Der „Guardian“ sammelte in den vergangenen Wochen Beweise, die darauf hinweisen, dass Plünderungen Teil des systematischen Verhaltens der russischen Truppen seien. „Diejenigen, die so kämpfen, sind keine reguläre Armee, sondern Pöbel“, kritisierte der liberale russische Politologe Wladimir Pastuchow im „Guardian“. In der russischen Armee sei das eine „Form der zusätzlichen Motivation des Personals“.

Rückkehr in zerstörtes Irpin

In dem Vorort Irpin etwa, der teilweise von russischen Truppen kontrolliert wurde, ist von offenen Cafes und Geschäften keine Rede. An vielen Häusern sind Schäden zu sehen, in den Straßen gibt es zerstörte Panzer und Autos. Noch vor fünf Wochen flüchteten aus dem früher rund 47.000 Einwohner zählenden Ort die Menschen unter Beschuss und über eine improvisierte Brücke. Die Betonbrücke war von ukrainischen Truppen zerstört worden, um den russischen Vormarsch zu verlangsamen.
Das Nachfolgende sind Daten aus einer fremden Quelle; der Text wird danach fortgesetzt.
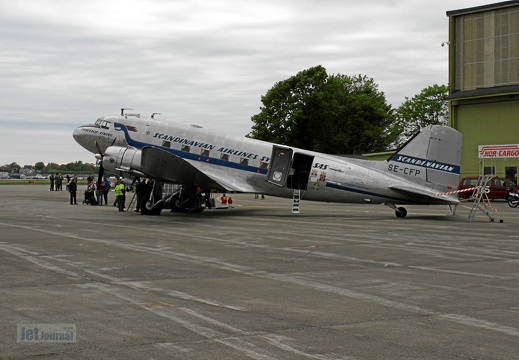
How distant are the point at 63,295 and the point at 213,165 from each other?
22.3 m

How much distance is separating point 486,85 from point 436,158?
3271 cm

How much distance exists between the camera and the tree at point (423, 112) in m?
109

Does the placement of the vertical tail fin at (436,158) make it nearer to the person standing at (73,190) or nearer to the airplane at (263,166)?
the airplane at (263,166)

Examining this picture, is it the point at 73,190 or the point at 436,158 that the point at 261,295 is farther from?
the point at 73,190

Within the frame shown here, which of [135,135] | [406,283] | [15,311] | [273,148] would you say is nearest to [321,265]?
[406,283]

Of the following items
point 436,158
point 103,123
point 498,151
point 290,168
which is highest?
point 498,151

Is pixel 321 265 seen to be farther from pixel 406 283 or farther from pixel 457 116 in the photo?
pixel 457 116

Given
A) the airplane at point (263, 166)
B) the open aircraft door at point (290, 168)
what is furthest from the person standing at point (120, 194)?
the open aircraft door at point (290, 168)

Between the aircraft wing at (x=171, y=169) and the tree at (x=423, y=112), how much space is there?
269 feet

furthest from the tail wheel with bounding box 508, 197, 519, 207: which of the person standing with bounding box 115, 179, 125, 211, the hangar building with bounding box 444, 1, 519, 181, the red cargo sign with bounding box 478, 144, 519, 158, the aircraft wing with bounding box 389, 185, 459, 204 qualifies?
the person standing with bounding box 115, 179, 125, 211

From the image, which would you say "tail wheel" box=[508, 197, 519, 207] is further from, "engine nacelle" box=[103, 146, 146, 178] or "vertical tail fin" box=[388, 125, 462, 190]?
"engine nacelle" box=[103, 146, 146, 178]

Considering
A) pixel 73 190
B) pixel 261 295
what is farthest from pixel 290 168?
Result: pixel 261 295

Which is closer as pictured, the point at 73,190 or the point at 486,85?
the point at 73,190

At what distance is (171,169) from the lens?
28984 millimetres
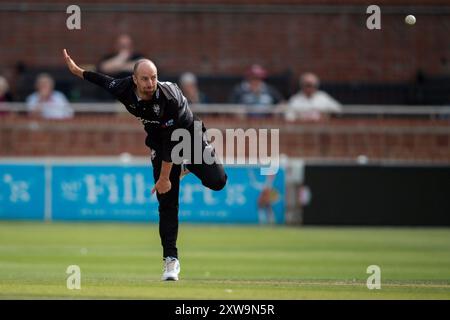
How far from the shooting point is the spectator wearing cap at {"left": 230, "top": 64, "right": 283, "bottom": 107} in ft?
76.4

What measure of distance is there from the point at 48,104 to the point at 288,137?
15.4ft

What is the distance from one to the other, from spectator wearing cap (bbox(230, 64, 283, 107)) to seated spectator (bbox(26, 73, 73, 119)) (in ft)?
11.0

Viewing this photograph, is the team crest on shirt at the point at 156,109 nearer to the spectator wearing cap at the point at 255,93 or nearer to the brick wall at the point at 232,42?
the spectator wearing cap at the point at 255,93

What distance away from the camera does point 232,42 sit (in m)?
26.6

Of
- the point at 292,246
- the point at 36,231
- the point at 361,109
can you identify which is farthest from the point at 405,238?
the point at 36,231

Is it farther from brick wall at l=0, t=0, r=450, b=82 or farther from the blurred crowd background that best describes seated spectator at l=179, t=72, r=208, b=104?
brick wall at l=0, t=0, r=450, b=82

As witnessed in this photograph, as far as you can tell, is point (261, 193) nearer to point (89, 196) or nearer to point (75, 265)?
point (89, 196)

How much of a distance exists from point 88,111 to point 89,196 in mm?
1987

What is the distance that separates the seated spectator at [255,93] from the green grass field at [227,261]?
3080 mm

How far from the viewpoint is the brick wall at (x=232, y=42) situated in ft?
85.5

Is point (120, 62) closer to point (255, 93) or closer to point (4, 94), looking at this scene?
point (4, 94)

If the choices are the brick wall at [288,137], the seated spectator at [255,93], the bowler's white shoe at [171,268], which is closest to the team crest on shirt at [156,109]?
the bowler's white shoe at [171,268]

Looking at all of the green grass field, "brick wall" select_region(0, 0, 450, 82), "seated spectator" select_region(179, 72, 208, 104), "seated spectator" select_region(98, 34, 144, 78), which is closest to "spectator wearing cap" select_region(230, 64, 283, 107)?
"seated spectator" select_region(179, 72, 208, 104)

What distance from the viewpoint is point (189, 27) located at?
2658 cm
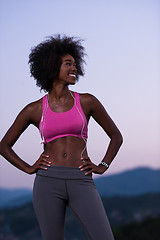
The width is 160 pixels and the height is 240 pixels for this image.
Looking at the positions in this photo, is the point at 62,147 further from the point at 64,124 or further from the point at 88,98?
the point at 88,98

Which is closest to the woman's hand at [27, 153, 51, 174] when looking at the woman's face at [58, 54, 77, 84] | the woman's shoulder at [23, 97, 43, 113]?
the woman's shoulder at [23, 97, 43, 113]

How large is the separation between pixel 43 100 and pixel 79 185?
0.93 metres

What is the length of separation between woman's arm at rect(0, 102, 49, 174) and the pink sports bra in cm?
16

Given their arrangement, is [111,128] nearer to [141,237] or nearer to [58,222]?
[58,222]

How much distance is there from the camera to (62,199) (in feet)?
12.8

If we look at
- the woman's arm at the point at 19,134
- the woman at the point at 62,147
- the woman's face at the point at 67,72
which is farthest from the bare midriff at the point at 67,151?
the woman's face at the point at 67,72

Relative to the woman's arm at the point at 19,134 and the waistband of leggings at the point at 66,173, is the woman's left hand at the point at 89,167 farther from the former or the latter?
the woman's arm at the point at 19,134

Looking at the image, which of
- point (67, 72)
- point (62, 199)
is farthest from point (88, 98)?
point (62, 199)

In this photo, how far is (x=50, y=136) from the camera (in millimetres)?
4031

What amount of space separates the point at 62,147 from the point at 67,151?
2.4 inches

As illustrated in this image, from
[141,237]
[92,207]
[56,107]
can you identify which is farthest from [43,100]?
[141,237]

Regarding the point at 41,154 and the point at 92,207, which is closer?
the point at 92,207

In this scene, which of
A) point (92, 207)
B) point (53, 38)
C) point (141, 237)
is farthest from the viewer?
point (141, 237)

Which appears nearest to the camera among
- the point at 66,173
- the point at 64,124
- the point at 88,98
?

Beschädigte Autos nahe Irpin
AP/CTK/Maca Vojtech Darvik
Die Straße von Irpin Richtung Kiew ist von auf der Flucht zurückgelassenen Autos gesäumt

In den vergangenen Tagen gab es Autoschlangen: Viele versuchten, über die behelfsmäßige Brücke, die Irpin mit Kiew verbindet, in ihren Heimatort zurückzukehren. Einige begannen mit dem Wiederaufbau und der Reparatur der Schäden in ihren Häusern und Wohnungen. „Ich glaube, dass es ein paar Jahre lang nicht repariert werden kann“, sagte ein Bewohner der Stadt, der nach Irpin zurückgekehrt ist, über die zerstörten Häuser.
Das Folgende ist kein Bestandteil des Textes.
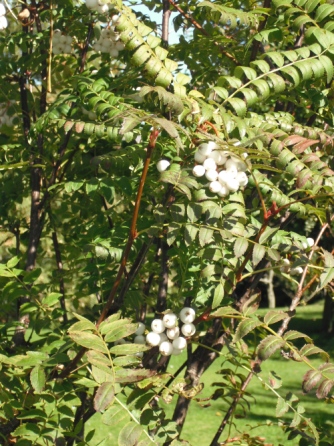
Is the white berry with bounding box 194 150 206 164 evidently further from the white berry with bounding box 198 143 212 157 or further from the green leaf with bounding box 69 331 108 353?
the green leaf with bounding box 69 331 108 353

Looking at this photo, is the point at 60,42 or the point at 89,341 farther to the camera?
the point at 60,42

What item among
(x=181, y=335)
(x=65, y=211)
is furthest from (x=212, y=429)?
(x=181, y=335)

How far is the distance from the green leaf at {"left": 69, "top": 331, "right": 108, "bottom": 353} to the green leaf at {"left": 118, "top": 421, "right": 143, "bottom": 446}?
0.59ft

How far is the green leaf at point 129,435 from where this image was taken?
4.50ft

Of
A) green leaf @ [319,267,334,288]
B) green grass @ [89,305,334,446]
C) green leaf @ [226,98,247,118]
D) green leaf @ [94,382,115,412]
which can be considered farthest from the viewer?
green grass @ [89,305,334,446]

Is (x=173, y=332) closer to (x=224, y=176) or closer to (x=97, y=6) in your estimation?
(x=224, y=176)

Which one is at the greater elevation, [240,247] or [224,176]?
[224,176]

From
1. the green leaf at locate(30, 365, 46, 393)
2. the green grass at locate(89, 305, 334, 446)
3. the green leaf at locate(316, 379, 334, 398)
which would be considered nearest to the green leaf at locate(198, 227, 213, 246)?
the green leaf at locate(316, 379, 334, 398)

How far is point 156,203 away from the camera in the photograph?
192 centimetres

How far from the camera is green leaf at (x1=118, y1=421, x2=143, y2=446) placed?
1.37 meters

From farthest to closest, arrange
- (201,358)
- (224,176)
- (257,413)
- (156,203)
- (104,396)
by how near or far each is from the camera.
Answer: (257,413) < (201,358) < (156,203) < (224,176) < (104,396)

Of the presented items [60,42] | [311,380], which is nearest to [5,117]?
[60,42]

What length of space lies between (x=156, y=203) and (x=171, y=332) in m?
0.46

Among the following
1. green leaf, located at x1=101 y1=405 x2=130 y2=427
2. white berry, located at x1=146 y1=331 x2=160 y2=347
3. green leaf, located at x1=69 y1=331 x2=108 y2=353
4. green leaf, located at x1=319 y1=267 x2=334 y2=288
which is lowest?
green leaf, located at x1=101 y1=405 x2=130 y2=427
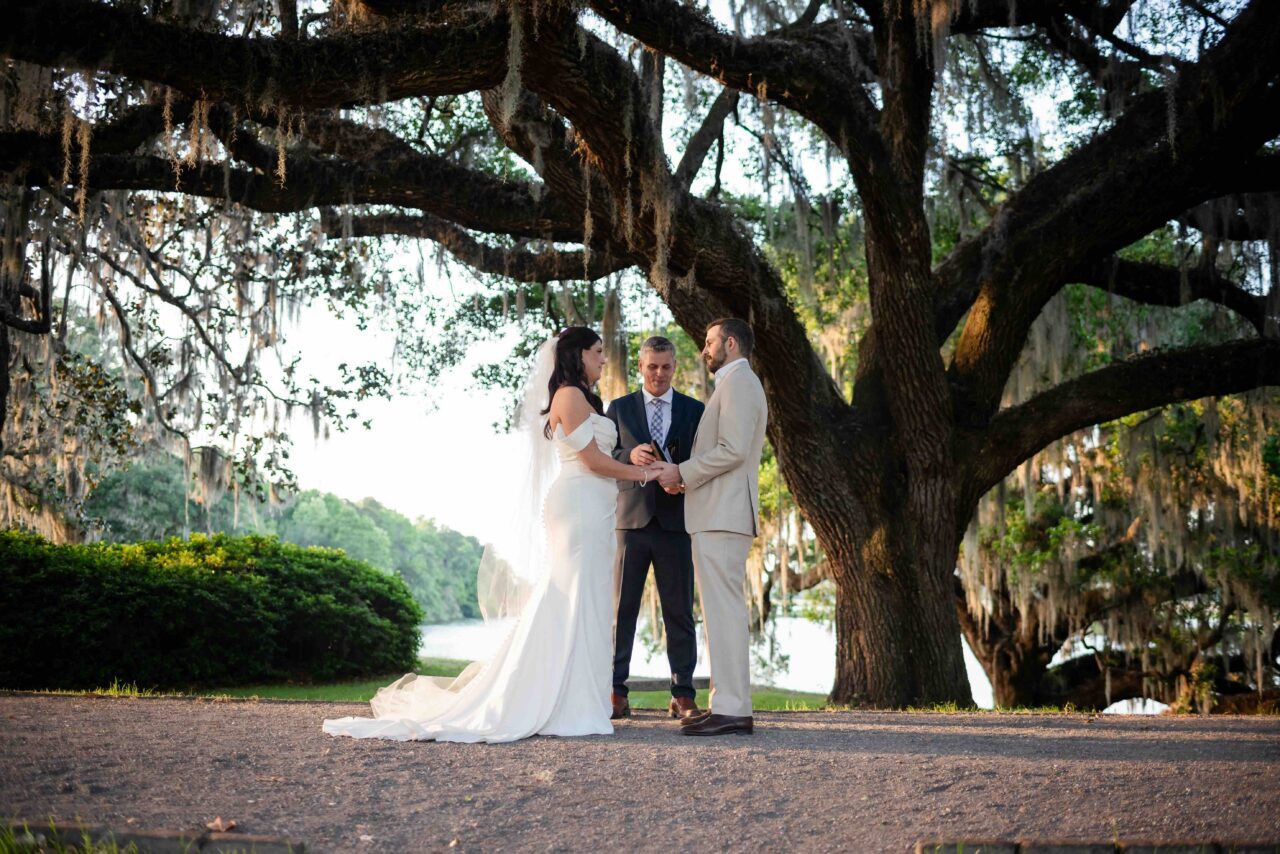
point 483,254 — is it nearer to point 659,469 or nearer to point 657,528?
point 657,528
Rückkehr für die Verteidigung

Schon in den ersten Kriegswochen kehrten Zehntausende in die Ukraine zurück, während Millionen flüchteten – allerdings aus anderen Gründen. Diese Rückkehrer wollten sich vor allem am Kampf gegen die russischen Truppen beteiligen und die Ukraine verteidigen – Männer wie Frauen. Andere kamen zurück, um sich um hilfsbedürftige Familienmitglieder zu kümmern. Allein bis Mitte März verzeichnete der polnische Grenzschutz über 194.000 Menschen, die wieder in die Ukraine einreisten.

Der Großteil der Flüchtlinge, die noch im Ausland sind, dürfte nach Einschätzungen von NGOs kürzlich gegenüber ORF.at auf eine Rückkehr hoffen. Die Hoffnung, in die Ukraine zurückkehren zu können, sei groß. Die Männer, die aufgrund der Verpflichtung zu kämpfen meist in der Ukraine geblieben sind, seien ein wesentlicher Faktor, was den Wunsch nach Rückkehr betrifft, sagte auch Migrationsforscherin Judith Kohlenberger im ORF.at-Interview.